E ben due terzi sono decreti legge.
Si tratta della percentuale più alta dall'esecutivo Letta in poi: con quest'ultimo la quota "decreti" nell'insieme delle leggi approvate era il 50%nei primi sei mesi, il 30% con il Governo Renzi e il 16% con quello Gentiloni.
Insomma, con il premier Conte il decreto, che nasce come strumento legislativo del Governo per i casi di necessità e urgenza, assume un ruolo predominante e contribuisce al forte ridimensionamento delle prerogative del Parlamento.
Anzi, in questa legislatura Palazzo Madama e Montecitorio risultano ancora meno influenti, se si va a guardare la quota di emendamenti di iniziativa parlamentare poi approvati in sede di conversione dei decreti. In un contesto in cui il potere legislativo si accentra nelle mani del Governo, gli emendamenti di origine parlamentare risultano essere forse l'unico margine d'azione degli eletti di influire nel processo di produzione normativa.
Ebbene, nei primi sei mesi la media è di 44 emendamenti approvati per provvedimento, contro una media di circa 128 emendamenti parlamentari approvati durante l'esecutivo Letta: quasi tre volte in meno, un dato che riduce e sminuisce il ruolo di Camera e Senato.
Il trend non cambia se si analizza a che punto sono le proposte di legge di deputati e senatori (circa 2200).
Si legge nel report: "Nel primo semestre della scorsa legislatura delle oltre 2.000 proposte legislative di deputati e senatori, il 14,88% erano già in corso di esame in commissione. Durante i primi 6 mesi del governo Conte la percentuale di disegni di legge di iniziativa parlamentare che hanno avviato il proprio iter in commissione è ferma al 5,04%".

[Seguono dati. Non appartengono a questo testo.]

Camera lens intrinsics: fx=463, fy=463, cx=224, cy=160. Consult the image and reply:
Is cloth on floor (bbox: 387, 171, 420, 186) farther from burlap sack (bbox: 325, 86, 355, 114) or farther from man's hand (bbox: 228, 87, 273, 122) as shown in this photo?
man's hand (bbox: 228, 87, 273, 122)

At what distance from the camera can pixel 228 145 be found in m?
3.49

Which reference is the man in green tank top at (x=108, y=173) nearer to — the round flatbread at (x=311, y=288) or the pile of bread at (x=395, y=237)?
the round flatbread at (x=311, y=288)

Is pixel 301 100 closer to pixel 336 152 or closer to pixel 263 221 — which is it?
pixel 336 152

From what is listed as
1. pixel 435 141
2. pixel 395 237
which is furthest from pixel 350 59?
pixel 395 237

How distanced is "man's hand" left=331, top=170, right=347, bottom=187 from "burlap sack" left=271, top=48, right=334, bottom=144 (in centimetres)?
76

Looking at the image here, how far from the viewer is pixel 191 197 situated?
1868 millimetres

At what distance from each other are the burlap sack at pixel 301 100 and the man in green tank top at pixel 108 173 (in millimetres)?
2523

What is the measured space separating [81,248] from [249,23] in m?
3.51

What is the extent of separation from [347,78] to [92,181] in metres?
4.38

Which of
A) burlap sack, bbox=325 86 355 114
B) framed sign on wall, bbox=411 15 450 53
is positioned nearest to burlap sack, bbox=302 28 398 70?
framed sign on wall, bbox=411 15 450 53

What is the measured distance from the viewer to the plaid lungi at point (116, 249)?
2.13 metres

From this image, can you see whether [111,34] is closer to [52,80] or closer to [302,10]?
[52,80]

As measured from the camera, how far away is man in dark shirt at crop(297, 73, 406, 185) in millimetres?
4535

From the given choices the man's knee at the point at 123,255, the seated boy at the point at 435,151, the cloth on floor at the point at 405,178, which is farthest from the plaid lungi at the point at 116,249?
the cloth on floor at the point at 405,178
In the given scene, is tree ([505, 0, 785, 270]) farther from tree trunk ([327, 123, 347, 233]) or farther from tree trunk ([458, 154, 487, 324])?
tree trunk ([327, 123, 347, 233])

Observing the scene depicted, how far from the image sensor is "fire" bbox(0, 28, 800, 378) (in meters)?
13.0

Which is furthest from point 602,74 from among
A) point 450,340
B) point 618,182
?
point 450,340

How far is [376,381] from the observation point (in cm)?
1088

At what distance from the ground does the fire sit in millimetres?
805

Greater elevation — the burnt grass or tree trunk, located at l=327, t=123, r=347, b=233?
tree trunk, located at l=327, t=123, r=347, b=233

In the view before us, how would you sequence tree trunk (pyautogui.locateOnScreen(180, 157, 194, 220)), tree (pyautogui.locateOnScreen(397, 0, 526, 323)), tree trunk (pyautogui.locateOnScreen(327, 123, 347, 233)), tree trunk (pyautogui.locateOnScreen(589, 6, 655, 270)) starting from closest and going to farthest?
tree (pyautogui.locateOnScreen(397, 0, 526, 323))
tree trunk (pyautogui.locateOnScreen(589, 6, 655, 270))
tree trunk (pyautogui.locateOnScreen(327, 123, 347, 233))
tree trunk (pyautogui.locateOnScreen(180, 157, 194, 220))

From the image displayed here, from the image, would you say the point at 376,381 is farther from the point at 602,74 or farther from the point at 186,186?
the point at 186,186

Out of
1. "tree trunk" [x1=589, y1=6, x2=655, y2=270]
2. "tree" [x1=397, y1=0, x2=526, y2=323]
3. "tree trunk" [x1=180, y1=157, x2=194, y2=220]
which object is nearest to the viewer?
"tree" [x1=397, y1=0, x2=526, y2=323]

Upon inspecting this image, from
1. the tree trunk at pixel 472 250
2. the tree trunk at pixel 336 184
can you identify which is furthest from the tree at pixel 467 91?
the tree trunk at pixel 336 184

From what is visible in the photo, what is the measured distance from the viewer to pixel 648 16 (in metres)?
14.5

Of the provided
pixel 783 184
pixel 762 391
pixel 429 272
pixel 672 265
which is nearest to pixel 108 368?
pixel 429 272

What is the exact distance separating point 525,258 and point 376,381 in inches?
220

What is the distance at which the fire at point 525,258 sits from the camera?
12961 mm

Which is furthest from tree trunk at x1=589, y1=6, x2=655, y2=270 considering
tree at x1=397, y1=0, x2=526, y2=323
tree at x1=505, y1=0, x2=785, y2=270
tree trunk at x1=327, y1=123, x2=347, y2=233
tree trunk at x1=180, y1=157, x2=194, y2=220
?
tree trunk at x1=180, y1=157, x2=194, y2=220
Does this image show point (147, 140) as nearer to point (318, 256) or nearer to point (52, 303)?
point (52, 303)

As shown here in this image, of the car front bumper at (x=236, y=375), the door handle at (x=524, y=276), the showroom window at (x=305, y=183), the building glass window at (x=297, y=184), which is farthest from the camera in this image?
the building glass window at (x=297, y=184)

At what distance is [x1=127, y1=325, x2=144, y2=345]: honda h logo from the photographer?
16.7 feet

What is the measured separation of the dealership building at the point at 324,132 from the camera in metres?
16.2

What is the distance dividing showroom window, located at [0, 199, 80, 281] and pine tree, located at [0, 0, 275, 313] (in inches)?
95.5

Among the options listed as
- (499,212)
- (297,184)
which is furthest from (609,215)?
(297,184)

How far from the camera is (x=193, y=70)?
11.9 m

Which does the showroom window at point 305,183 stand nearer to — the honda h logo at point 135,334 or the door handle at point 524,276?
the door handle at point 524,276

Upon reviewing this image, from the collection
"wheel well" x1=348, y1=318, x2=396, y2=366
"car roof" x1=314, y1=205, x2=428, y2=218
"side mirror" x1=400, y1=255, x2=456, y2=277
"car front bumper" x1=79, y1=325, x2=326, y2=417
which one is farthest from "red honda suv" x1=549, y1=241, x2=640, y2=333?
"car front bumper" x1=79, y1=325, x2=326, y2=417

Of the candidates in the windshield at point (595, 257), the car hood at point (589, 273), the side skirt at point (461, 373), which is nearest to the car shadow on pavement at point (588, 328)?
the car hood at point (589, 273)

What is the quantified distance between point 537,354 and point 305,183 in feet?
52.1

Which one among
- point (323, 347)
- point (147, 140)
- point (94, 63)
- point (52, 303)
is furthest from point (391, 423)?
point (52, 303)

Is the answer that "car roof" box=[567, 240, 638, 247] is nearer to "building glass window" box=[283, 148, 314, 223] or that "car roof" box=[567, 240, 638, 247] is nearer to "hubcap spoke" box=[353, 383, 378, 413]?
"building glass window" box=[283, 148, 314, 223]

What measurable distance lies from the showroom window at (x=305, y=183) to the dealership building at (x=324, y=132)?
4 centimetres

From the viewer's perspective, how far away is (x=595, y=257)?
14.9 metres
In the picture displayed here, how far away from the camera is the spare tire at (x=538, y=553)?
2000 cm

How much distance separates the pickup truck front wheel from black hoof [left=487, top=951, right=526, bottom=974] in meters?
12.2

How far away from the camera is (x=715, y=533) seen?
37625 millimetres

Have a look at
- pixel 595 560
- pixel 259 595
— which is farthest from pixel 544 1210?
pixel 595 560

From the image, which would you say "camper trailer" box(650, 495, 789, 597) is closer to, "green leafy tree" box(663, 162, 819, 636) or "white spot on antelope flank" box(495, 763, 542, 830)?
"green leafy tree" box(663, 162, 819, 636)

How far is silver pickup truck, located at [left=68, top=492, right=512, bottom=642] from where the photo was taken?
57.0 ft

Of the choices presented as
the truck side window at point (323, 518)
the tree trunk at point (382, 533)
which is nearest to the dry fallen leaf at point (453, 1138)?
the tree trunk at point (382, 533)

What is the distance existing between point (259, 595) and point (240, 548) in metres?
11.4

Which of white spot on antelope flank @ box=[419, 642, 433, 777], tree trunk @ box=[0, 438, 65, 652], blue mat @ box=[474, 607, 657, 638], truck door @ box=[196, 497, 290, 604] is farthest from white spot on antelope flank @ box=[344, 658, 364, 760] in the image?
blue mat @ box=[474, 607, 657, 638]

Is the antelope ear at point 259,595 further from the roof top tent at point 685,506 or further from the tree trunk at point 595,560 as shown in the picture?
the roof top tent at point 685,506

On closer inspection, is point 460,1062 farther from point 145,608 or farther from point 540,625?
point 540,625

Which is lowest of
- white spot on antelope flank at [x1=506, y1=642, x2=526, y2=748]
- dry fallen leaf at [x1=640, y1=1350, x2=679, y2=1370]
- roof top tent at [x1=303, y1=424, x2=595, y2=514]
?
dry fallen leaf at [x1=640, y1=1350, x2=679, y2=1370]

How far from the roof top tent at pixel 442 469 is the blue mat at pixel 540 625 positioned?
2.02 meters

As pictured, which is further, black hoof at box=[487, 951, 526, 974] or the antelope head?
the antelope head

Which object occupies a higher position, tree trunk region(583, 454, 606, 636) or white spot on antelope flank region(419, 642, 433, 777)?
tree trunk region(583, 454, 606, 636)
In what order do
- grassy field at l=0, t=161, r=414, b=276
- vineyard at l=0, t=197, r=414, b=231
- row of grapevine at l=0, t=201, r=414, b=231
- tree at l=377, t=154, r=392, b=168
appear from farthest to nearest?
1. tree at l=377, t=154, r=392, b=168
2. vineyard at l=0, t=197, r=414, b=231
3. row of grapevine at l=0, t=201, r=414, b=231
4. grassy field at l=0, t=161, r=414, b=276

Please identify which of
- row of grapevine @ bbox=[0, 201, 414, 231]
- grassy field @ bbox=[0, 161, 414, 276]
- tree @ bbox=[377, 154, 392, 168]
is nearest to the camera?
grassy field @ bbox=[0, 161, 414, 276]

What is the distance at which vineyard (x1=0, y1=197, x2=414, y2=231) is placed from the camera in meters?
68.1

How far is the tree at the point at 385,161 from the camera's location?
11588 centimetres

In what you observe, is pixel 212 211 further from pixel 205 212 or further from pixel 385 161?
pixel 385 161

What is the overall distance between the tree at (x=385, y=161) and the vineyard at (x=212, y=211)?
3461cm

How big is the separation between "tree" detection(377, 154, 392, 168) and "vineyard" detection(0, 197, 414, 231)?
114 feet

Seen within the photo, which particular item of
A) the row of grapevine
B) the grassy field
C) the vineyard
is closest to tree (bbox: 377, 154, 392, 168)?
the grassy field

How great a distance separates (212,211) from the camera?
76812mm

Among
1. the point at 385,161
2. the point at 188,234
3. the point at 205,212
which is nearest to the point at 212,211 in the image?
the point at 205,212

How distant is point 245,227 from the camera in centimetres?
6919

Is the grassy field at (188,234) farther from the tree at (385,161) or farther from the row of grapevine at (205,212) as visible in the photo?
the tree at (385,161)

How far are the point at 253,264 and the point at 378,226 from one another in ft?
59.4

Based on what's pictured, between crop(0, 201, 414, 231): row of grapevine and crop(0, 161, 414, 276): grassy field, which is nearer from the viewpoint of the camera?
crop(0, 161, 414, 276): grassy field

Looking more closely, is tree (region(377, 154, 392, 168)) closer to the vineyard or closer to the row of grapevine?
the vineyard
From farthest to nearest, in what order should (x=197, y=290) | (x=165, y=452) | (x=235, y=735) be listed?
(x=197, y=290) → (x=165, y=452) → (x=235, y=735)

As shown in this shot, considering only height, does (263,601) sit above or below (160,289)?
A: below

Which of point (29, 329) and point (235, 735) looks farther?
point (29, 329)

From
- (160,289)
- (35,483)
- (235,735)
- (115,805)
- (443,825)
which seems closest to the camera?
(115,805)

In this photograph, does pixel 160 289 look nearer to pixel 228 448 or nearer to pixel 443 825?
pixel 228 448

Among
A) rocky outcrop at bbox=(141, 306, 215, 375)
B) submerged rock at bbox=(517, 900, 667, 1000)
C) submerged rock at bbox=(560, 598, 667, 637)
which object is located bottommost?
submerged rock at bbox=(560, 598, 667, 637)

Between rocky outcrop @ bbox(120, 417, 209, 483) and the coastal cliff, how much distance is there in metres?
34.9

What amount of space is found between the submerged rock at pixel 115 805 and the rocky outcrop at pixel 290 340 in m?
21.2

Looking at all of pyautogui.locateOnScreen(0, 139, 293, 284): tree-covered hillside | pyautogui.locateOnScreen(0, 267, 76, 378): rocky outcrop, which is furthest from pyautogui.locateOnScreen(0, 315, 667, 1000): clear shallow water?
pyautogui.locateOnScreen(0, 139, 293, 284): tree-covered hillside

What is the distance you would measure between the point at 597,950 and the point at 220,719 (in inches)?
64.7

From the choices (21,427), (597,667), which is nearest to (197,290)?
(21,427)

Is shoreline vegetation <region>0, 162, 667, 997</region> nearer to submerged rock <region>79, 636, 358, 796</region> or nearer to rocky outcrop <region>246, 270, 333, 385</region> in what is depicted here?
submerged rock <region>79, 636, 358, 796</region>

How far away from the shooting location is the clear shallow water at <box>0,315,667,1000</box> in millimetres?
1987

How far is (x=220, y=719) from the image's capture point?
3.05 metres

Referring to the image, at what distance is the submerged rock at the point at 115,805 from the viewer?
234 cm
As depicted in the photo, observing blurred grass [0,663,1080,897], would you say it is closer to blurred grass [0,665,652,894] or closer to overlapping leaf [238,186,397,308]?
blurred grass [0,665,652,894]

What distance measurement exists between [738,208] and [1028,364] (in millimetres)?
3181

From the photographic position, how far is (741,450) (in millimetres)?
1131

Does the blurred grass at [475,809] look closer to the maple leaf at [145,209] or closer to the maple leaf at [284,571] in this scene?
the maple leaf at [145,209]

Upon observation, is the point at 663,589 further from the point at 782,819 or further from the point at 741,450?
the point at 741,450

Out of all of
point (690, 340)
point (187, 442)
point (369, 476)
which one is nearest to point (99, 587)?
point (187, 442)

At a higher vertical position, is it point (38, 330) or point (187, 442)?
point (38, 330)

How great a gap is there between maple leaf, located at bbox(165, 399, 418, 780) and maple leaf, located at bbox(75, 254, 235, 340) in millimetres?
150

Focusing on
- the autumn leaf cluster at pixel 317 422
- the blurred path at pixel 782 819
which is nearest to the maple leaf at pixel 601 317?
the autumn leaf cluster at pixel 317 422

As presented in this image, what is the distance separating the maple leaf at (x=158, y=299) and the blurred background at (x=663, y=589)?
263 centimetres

Vuol dire che circa il 95% delle proposte parlamentari sono ferme. Non solo: nel primo semestre della scorsa legislatura l'80% delle pdl era stato assegnato alla Commissione parlamentare di competenza, mentre oggi solo il 59% lo è.
Con un Governo che spesso e ben volentieri sostituisce il Parlamento nella produzione delle leggi, la trasparenza dovrebbe quindi essere ancora più ricercata e assicurata, dal momento che il ricorso alla decretazione d'urgenza accorcia di molto i tempi per l'esame (e il controllo) dei provvedimenti.
E invece l'esecutivo Conte, anche sotto questo profilo, delude: passano in media otto giorni dalla deliberazione delle leggi in Consiglio dei ministri alla loro effettiva pubblicazione (e quindi entrata in vigore) in Gazzetta Ufficiale.
Giorni in cui non si sa materialmente come sono scritti i provvedimenti.
Con il Governo Letta la media era invece di 4 giorni.
Per dire: il Decreto Dignità è stato presentato il 3 luglio 2018 e pubblicato solo il 13 luglio; il Decreto Genova ufficializzato il 13 settembre è misteriosamente apparso in Gazzetta solo il 28.
Non certo un motivo di vanto per chi ha fatto della trasparenza il suo faro e poi si stupisce delle manine.